Of course, all of that changed when the French, Dutch, and English started erecting mill dams across coastal plain streams from North Carolina to New Jersey in the mid-1700s (although it's true that beaver dams existed on most or all of those streams at various times prior to colonial settlement).  These mill dams prevented shad (and herring, striped bass, and many other species) from moving upstream to the spawning grounds, which in turn, made the corralled and confused shad very easy prey to fishermen.  Humans' interest in harvesting these fish en masse has not subsided.  In several states in the Northeast, the season on American and Hickory shad remains closed due to centuries of overfishing.   However, a very particular and unusual culture still exists every April and May on those Chesapeake Bay streams - catch and release fishing for Americans and Hickories.   How weird is that culture? Check out the tackle:

You have to admit, those are some pretty weird little plugs.  They're called shad darts.  While shad can and do bite other lures (and live bait), they certainly chase these little things around. 

One friday morning found me on Maryland's eastern shore, and I decided to see if the shad were hanging around one of the Wye River's fish passage blockage, which is the historic Wye Mill Dam (which impounds the current Wye Mills Lake).  I had heard that shad were around, but with all of this crazy weather, it's just hard to know.

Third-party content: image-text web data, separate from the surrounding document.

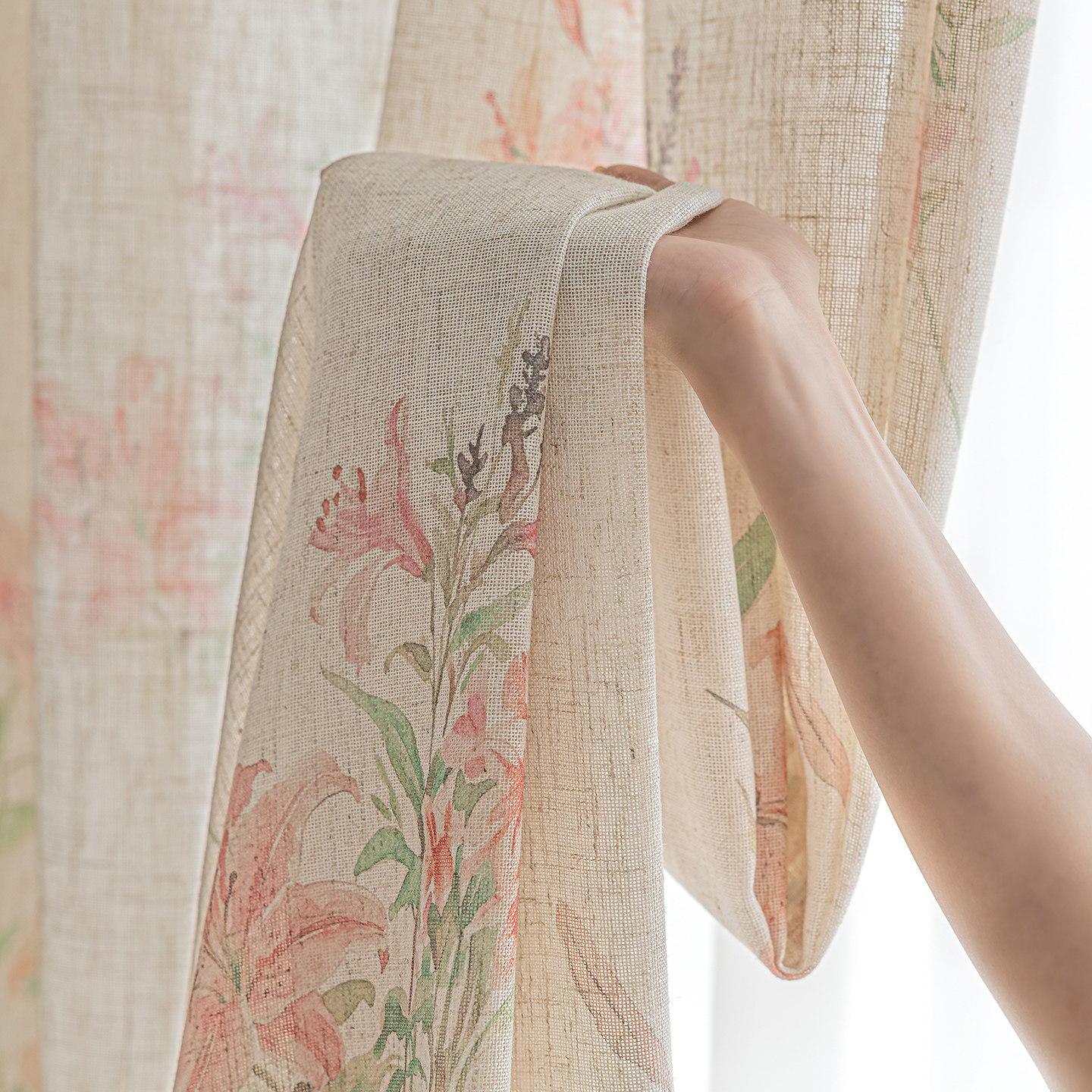 美式高级亚麻质感窗纱半遮光透光不透人纱帘客厅卧室防晒遮阳窗帘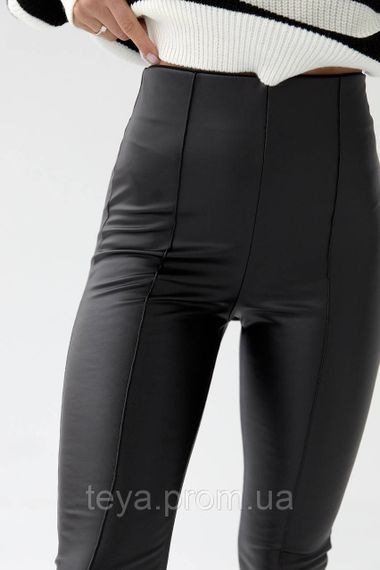 Утеплені лосини зі шкірозамінника зі швами спереду колір чорний розмір L FL_000231 | Зображення 3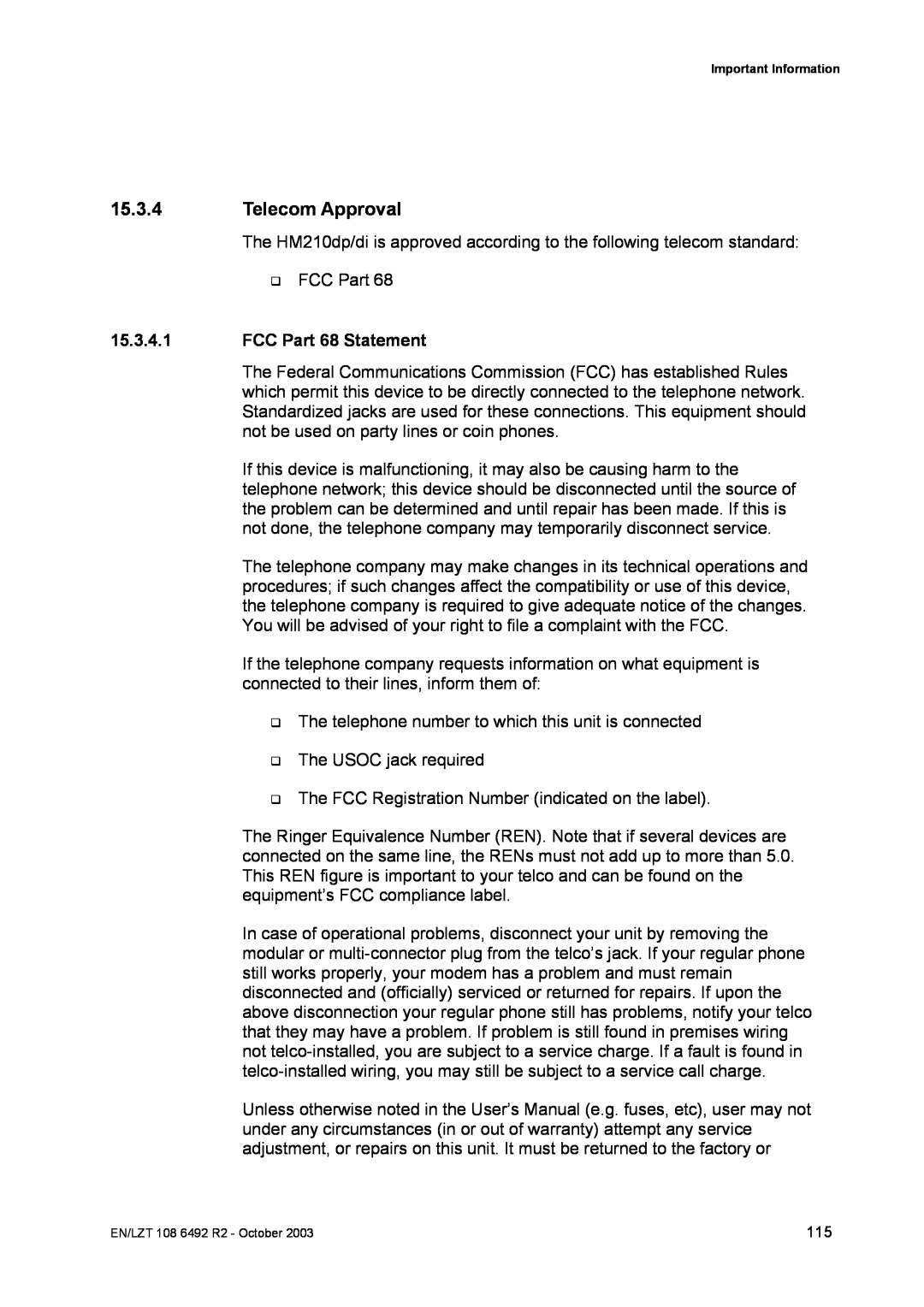 Garmin HM210DP/DI manual Telecom Approval, FCC Part 68 Statement 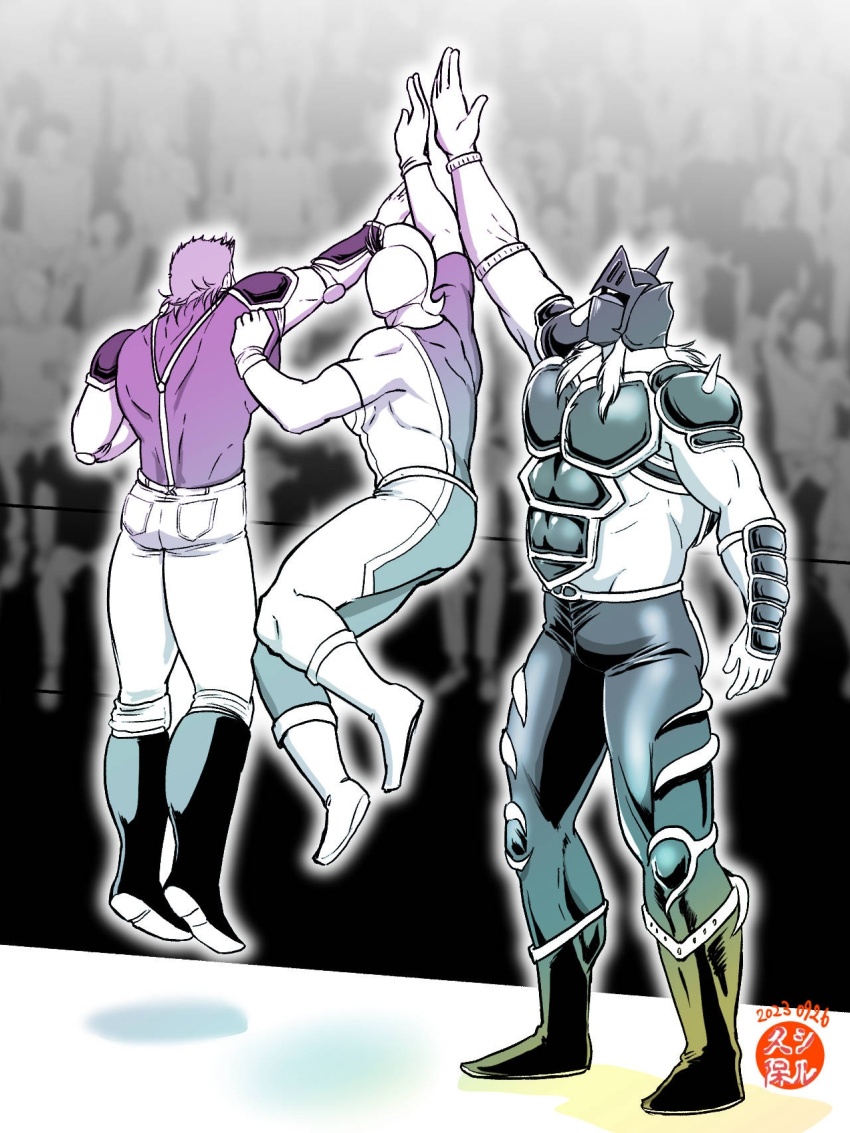 3boys, abs, artist_request, biceps, gloves, highres, horns, jumping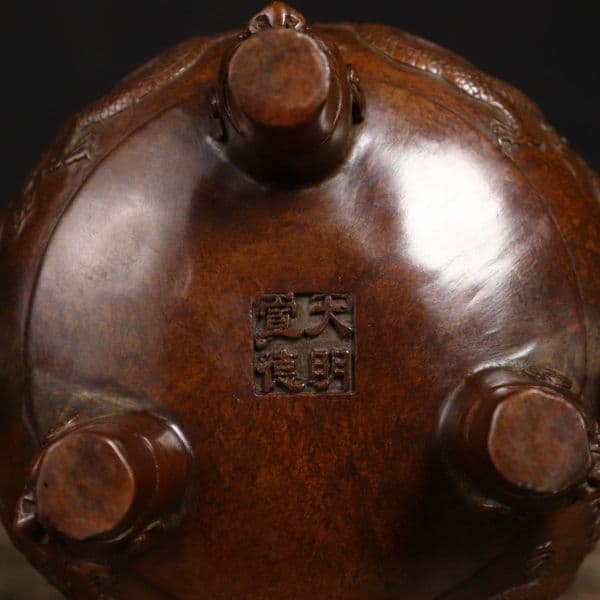 銅製 双竜獣足薫香炉 祥竜纏纏香炉 香道具 装飾品 工芸品 置物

I have to admit, I have not fished the shad run in three years now, and I have forgotten what I had taught myself about these tough fish.  I started off with a few crappie lures that were getting big strikes but no hookups. I then switched to a 4" Rapala Subwalk "Ghost" with a trailing streamer and the hits came fast and furious.  The shad - big shad (a dead 18"er was on the bank) - were rising through the stained water, grabbing the lure, and heading deep.  Then they would run the bottom of the channel while still holding onto the lure.   Then, every time, I'd decide that I'd had enough, turn off the drag, and start retrieving, at which point the shad would bounce the lure.  I hooked a few dozen and never brought one to the surface - very frustrating.  Other lures didn't provoke the same strike. Smaller lures only caught me bucketfuls of panfish (and once again, I did not have a creel or cooler with me).   Frustrated, I eventually gave up and headed for the fish passage barrier where I learned how to fish for shad on Maryland's Choptank River.

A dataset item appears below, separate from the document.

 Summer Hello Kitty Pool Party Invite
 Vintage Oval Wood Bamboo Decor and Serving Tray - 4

At first glance, it appeared fairly promising.  There was a lot of water coming over the old mill dam, and even more through the fish passage notch that was cut by DNR contractors about five years ago.  It seemed a little brown, but more critically, another light tackle angler was already set up on the old dam and casting just downstream into the plunge pool, where the shad were waiting.  He caught a few, but it wasn't at all reminescent of some of the classic days I've had fishing there (pulling out fish after fish after fish).

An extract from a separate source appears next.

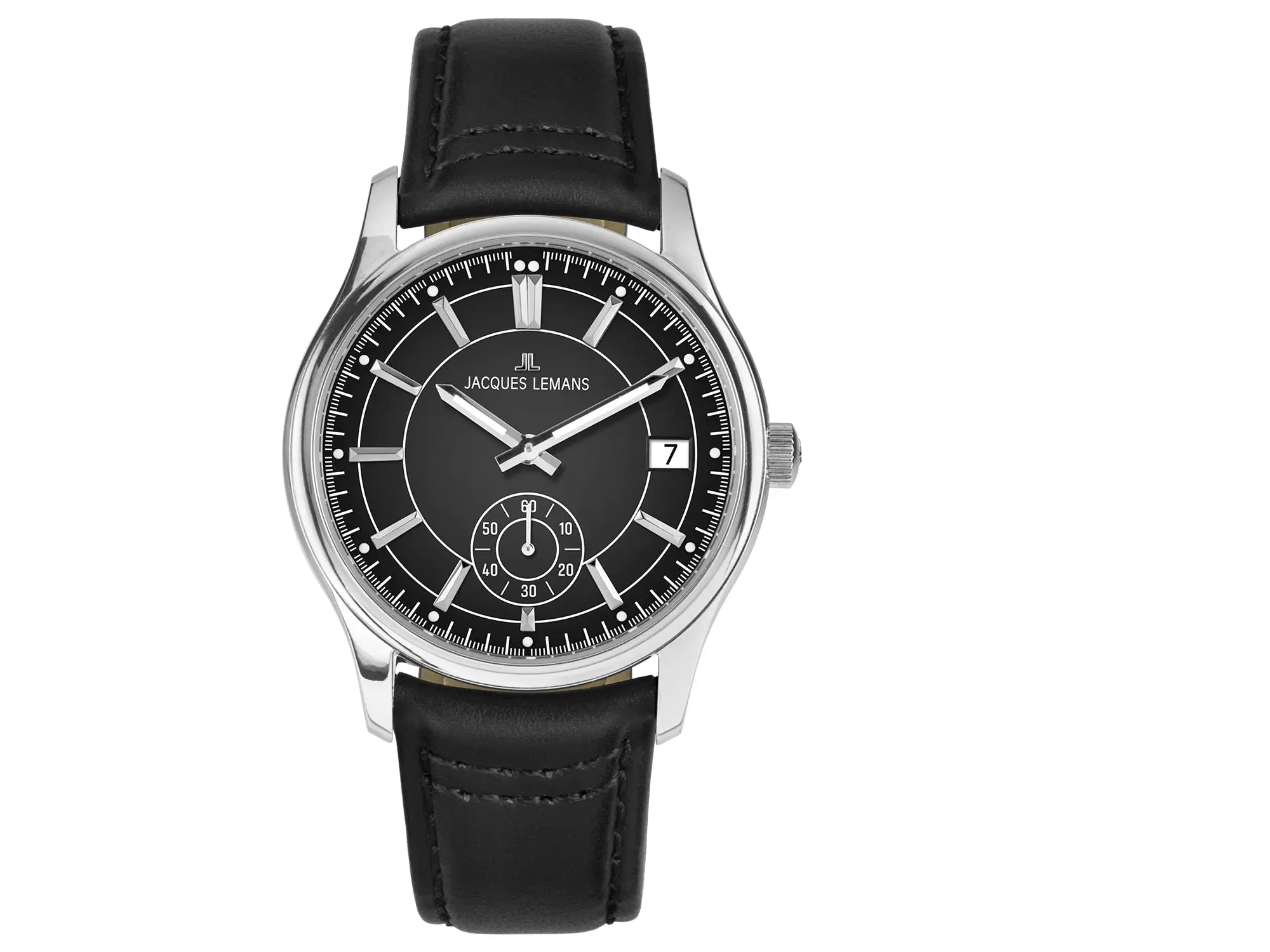 Frontale Ansicht der Jacques Lemans 1-2197A Derby Armbanduhr mit schwarzem Zifferblatt und schwarzem Leder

But it just was not to be.  Neither the upstream fisherman's luck, nor the tales of striped bass lurking in the pools below were able to get any shad in my hands on this day.  The Choptank was ridiculously stained, once I saw it up close.  No lure could deal with the discoloration and the speed of the river (nearing flood stage).  Oh well.

When you get a few hours of unobligated time to fish, it's hard to say, "Maybe another day."   The shad run is now ending throughout the upper Chesapeake Bay and I'm pretty sure I won't get another chance to target them this year.  I'm at least pleased that I got some really big ones on the line, and I'll be prepared to try some new spots in April 2012!


Passinthru Outdoors said...

way to get out there and give them heck. I haven't been shad fishing yet this year but my pals have caught a few. We don't fish with anything but willow leafs now days.

Thanks for sharing.
Passinthru Outdoors Blog - Sharing the Passion

Kirk Mantay said...

Ha! Do you mean those gold weightless spoons I use? Are they called willow leaves? Sorry to be ignorant.

I started using those heavily for bass and panfish last year - in any conditions where there wasn't a lot of vegetation or algae in the water.

Anonymous said...

Never had an opportunity to fish for Shad, Sure enjoyed reading your post here. Sounds like it would be a lot of fun and something I would enjoy if it weren't so far from home. Thanks for sharing.